## Instructions to follow:
Copy the listing below word for word, omitting the pictures.

(Rows from a spatial reasoning dataset)
┄┄┄┄┄┄┄┄┄┄

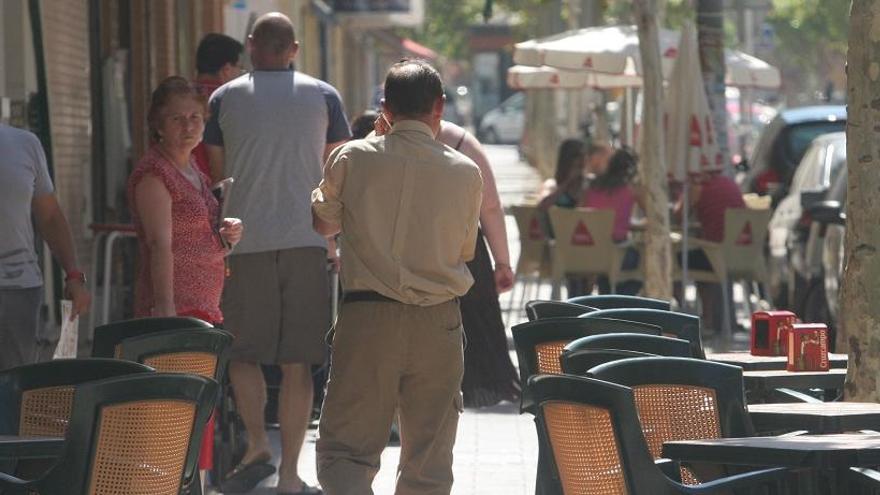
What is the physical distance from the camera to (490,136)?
7356 centimetres

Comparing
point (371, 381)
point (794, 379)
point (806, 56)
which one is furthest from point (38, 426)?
point (806, 56)

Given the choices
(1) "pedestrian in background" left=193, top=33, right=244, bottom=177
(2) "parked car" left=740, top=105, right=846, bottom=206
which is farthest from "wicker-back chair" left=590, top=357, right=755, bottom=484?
(2) "parked car" left=740, top=105, right=846, bottom=206

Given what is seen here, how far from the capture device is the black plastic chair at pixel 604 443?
5.12 m

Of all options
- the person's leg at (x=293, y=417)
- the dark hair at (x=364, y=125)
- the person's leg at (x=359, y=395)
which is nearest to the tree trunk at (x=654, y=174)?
the dark hair at (x=364, y=125)

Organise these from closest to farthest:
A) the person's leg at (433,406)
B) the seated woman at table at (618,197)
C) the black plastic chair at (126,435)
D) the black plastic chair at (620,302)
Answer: the black plastic chair at (126,435), the person's leg at (433,406), the black plastic chair at (620,302), the seated woman at table at (618,197)

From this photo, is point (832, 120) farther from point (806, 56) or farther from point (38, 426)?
point (806, 56)

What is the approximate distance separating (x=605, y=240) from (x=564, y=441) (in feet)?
30.0

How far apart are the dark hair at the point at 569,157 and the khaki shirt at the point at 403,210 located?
8.91m

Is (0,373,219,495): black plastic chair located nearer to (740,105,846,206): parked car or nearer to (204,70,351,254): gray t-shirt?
(204,70,351,254): gray t-shirt

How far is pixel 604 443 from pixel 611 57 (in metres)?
12.4

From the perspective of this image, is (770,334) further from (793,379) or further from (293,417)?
(293,417)

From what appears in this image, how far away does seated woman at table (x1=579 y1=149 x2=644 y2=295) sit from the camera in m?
14.7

┄┄┄┄┄┄┄┄┄┄

## Task response:
What is the physical distance from the camera to (490,136)?
7356 centimetres

Comparing
point (371, 381)
point (794, 379)
point (806, 56)
which one is furthest from point (38, 426)?
point (806, 56)

Given the choices
(1) "pedestrian in background" left=193, top=33, right=244, bottom=177
(2) "parked car" left=740, top=105, right=846, bottom=206
which is farthest from "wicker-back chair" left=590, top=357, right=755, bottom=484?
(2) "parked car" left=740, top=105, right=846, bottom=206

Given what is seen here, how far from the capture device is the black plastic chair at pixel 604 443?
5.12 m

Of all options
- the person's leg at (x=293, y=417)
- the dark hair at (x=364, y=125)
- the person's leg at (x=359, y=395)
which is nearest to the tree trunk at (x=654, y=174)?
the dark hair at (x=364, y=125)

Organise these from closest to farthest:
A) the person's leg at (433,406)
B) the seated woman at table at (618,197)
C) the black plastic chair at (126,435)
D) the black plastic chair at (620,302)
Answer: the black plastic chair at (126,435), the person's leg at (433,406), the black plastic chair at (620,302), the seated woman at table at (618,197)

From this photo, is point (832, 120) farther from point (806, 56) or farther from point (38, 426)?
point (806, 56)

What is the approximate distance separating (x=605, y=240) from (x=564, y=441) (in feet)?
30.0

How far apart are the dark hair at the point at 569,157 and the khaki shirt at the point at 403,210 located?
8.91m

Is (0,373,219,495): black plastic chair located nearer to (740,105,846,206): parked car or nearer to (204,70,351,254): gray t-shirt?
(204,70,351,254): gray t-shirt

How far is pixel 604 443 from pixel 611 57 (in metres)?
12.4

From the perspective of this image, is (770,334) further from (793,379) or further from (293,417)?
(293,417)

From what appears in this image, how far away does seated woman at table (x1=579 y1=149 x2=644 y2=295) sit from the camera in m?
14.7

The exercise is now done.